● **Brief**:
Reproduce the text of all the entries below word for word, omitting the pictures.

● **Data records**:
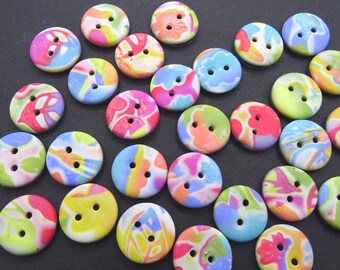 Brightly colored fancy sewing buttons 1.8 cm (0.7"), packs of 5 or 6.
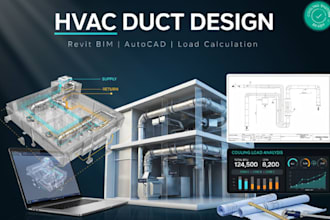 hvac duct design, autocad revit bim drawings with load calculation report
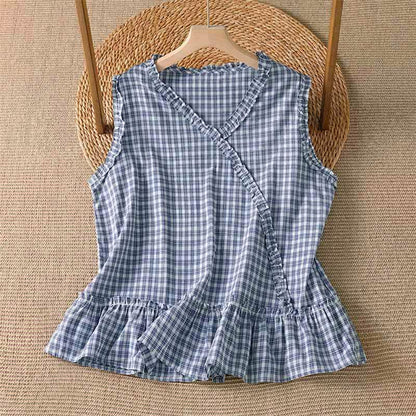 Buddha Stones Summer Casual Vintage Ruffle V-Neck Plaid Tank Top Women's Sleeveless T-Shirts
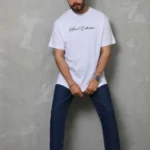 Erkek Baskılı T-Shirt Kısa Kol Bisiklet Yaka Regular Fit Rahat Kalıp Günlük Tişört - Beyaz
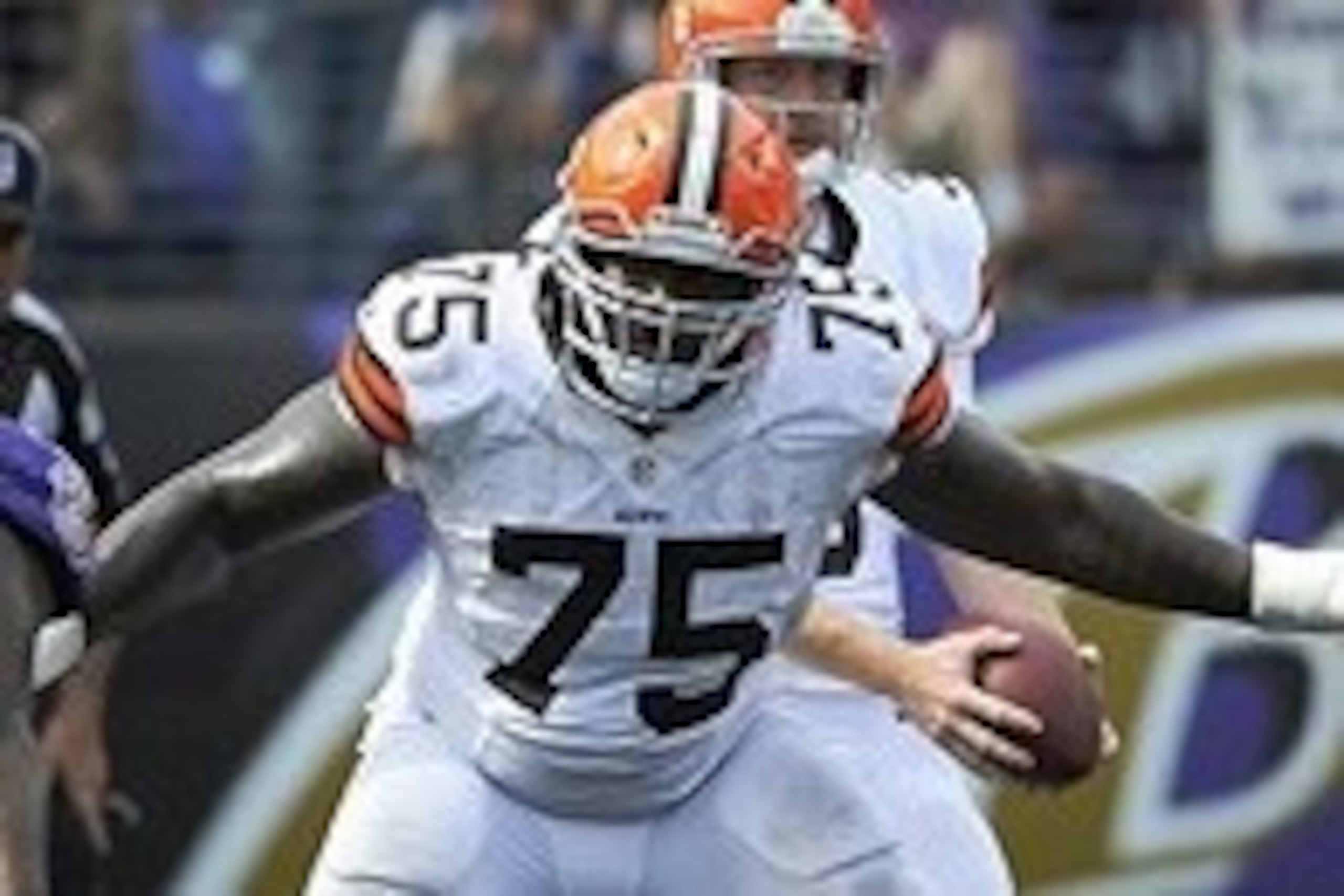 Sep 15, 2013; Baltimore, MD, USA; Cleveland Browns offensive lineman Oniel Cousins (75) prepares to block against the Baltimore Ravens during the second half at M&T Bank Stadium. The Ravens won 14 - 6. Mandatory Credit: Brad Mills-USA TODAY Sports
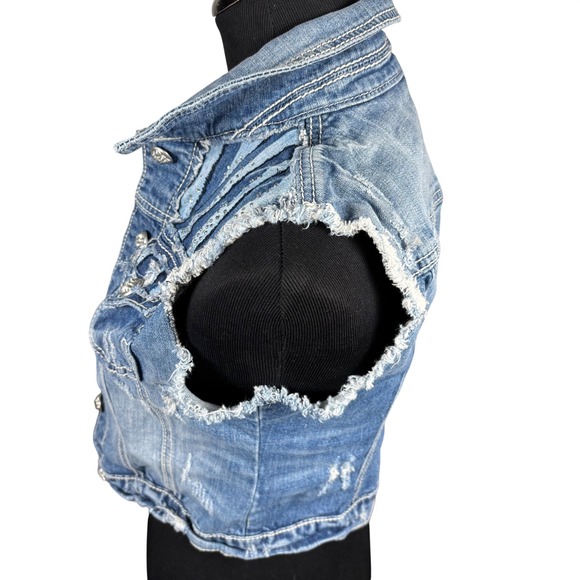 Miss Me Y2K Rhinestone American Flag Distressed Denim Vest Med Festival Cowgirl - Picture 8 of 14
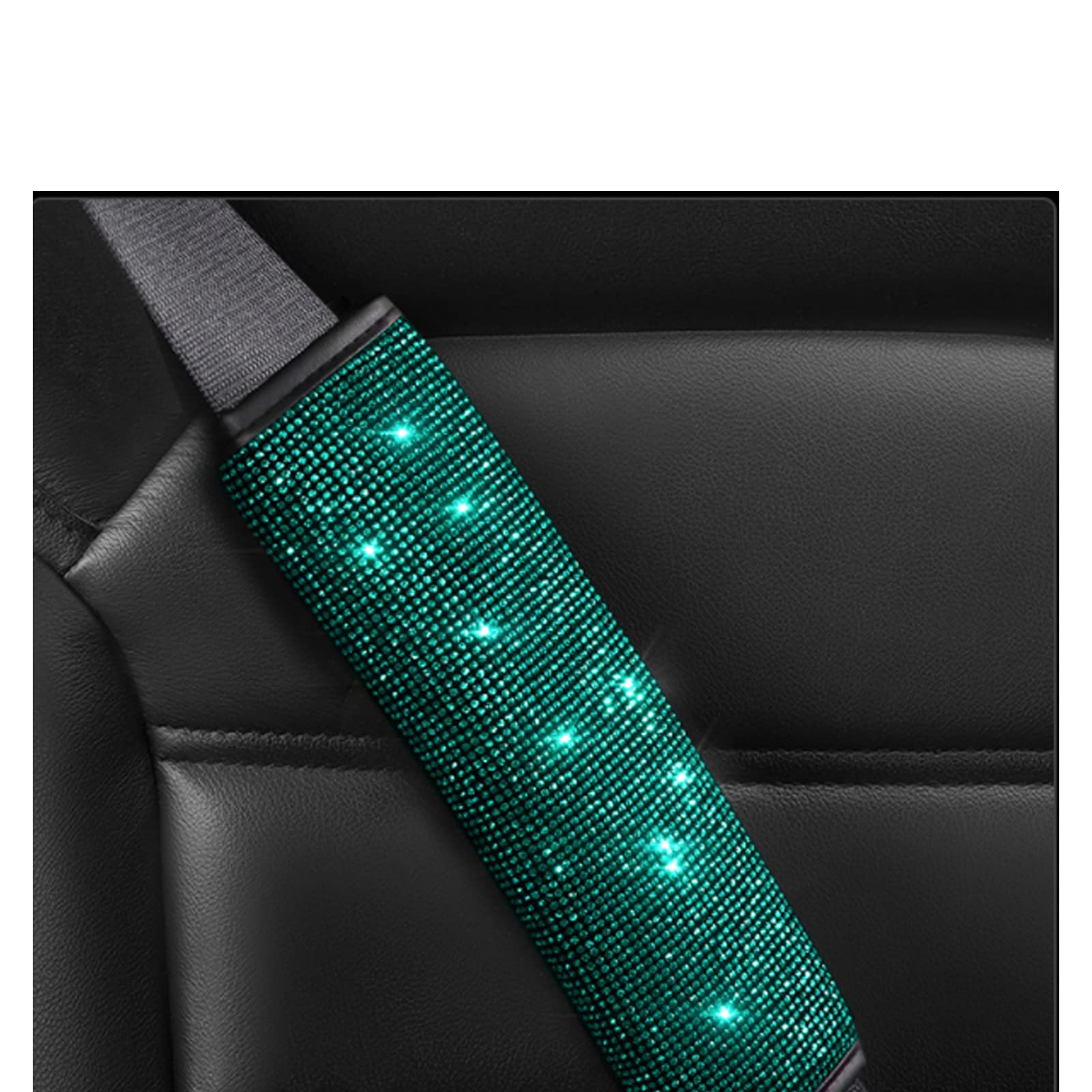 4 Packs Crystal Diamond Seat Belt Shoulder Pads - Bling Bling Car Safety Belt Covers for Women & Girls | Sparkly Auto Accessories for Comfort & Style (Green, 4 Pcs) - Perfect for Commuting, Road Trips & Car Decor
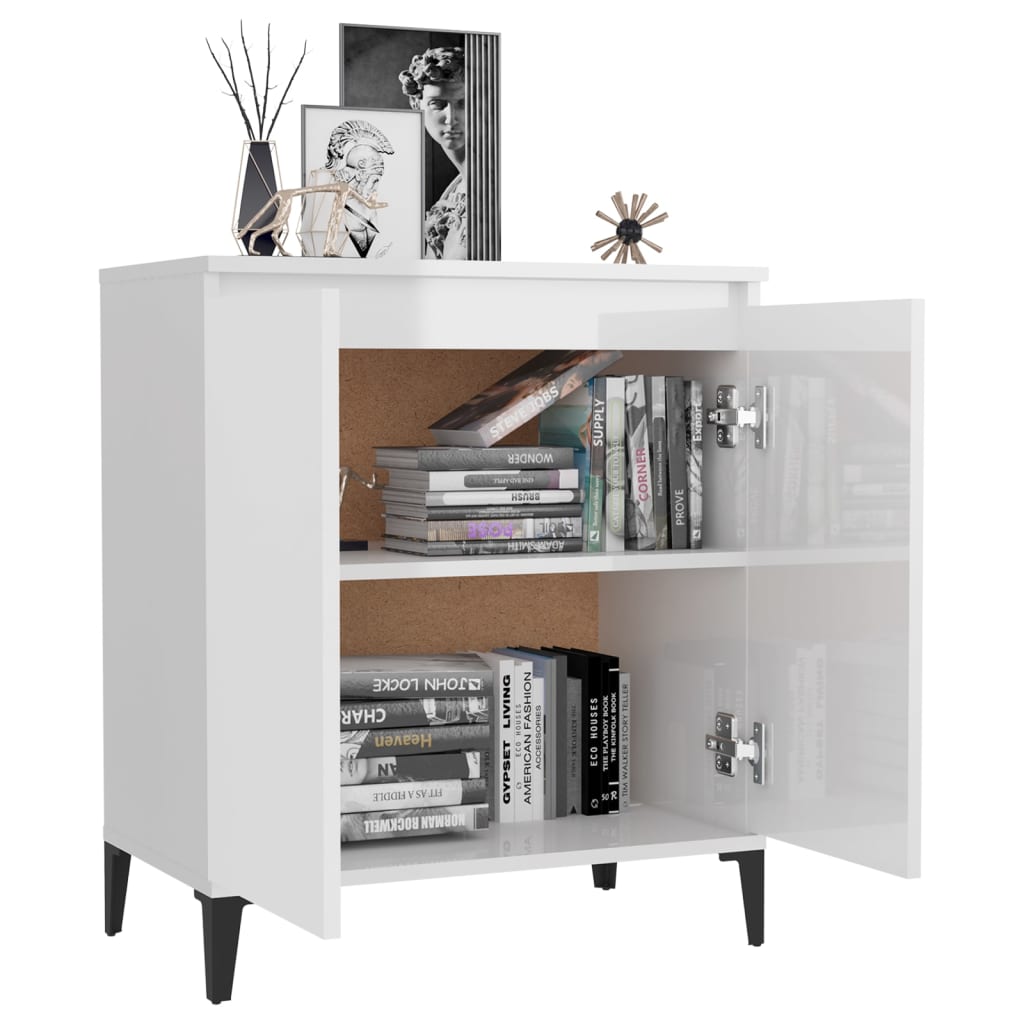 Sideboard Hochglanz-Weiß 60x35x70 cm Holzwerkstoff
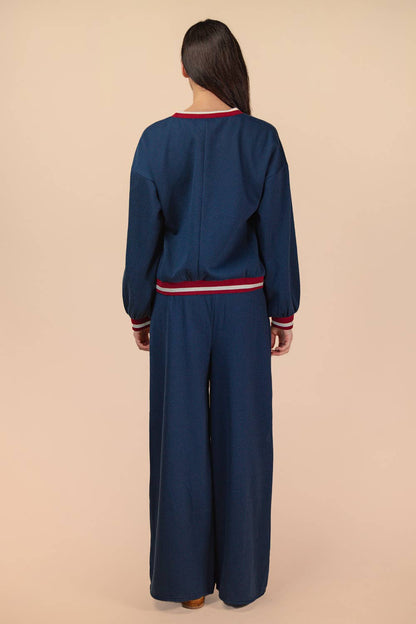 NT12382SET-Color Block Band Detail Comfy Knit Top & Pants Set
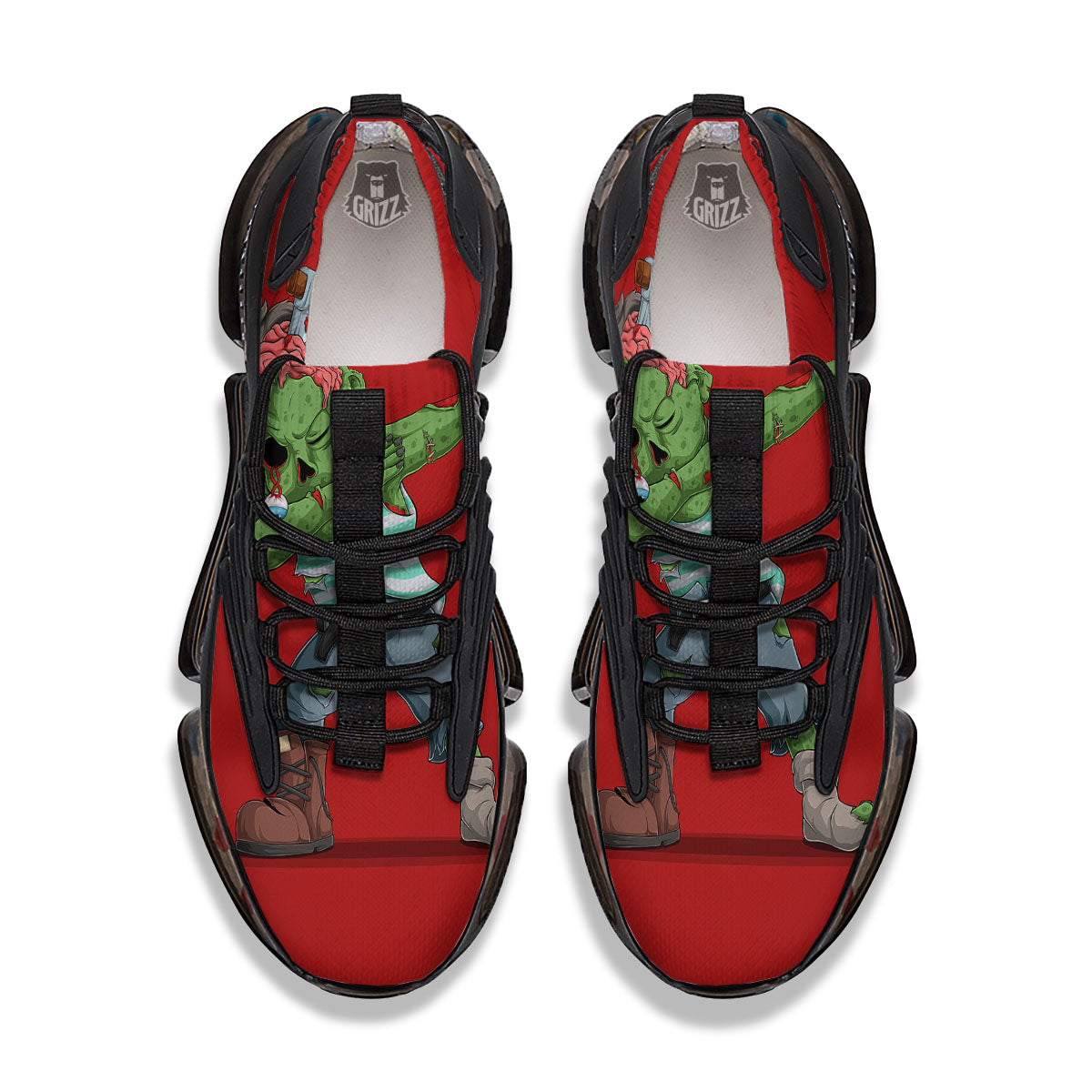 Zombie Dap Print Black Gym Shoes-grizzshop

● **Result below**:
 Brightly colored fancy sewing buttons 1.8 cm (0.7"), packs of 5 or 6.
 hvac duct design, autocad revit bim drawings with load calculation report
 Buddha Stones Summer Casual Vintage Ruffle V-Neck Plaid Tank Top Women's Sleeveless T-Shirts
 Erkek Baskılı T-Shirt Kısa Kol Bisiklet Yaka Regular Fit Rahat Kalıp Günlük Tişört - Beyaz
 Sep 15, 2013; Baltimore, MD, USA; Cleveland Browns offensive lineman Oniel Cousins (75) prepares to block against the Baltimore Ravens during the second half at M&T Bank Stadium. The Ravens won 14 - 6. Mandatory Credit: Brad Mills-USA TODAY Sports
 Miss Me Y2K Rhinestone American Flag Distressed Denim Vest Med Festival Cowgirl - Picture 8 of 14
 4 Packs Crystal Diamond Seat Belt Shoulder Pads - Bling Bling Car Safety Belt Covers for Women & Girls | Sparkly Auto Accessories for Comfort & Style (Green, 4 Pcs) - Perfect for Commuting, Road Trips & Car Decor
 Sideboard Hochglanz-Weiß 60x35x70 cm Holzwerkstoff
 NT12382SET-Color Block Band Detail Comfy Knit Top & Pants Set
 Zombie Dap Print Black Gym Shoes-grizzshop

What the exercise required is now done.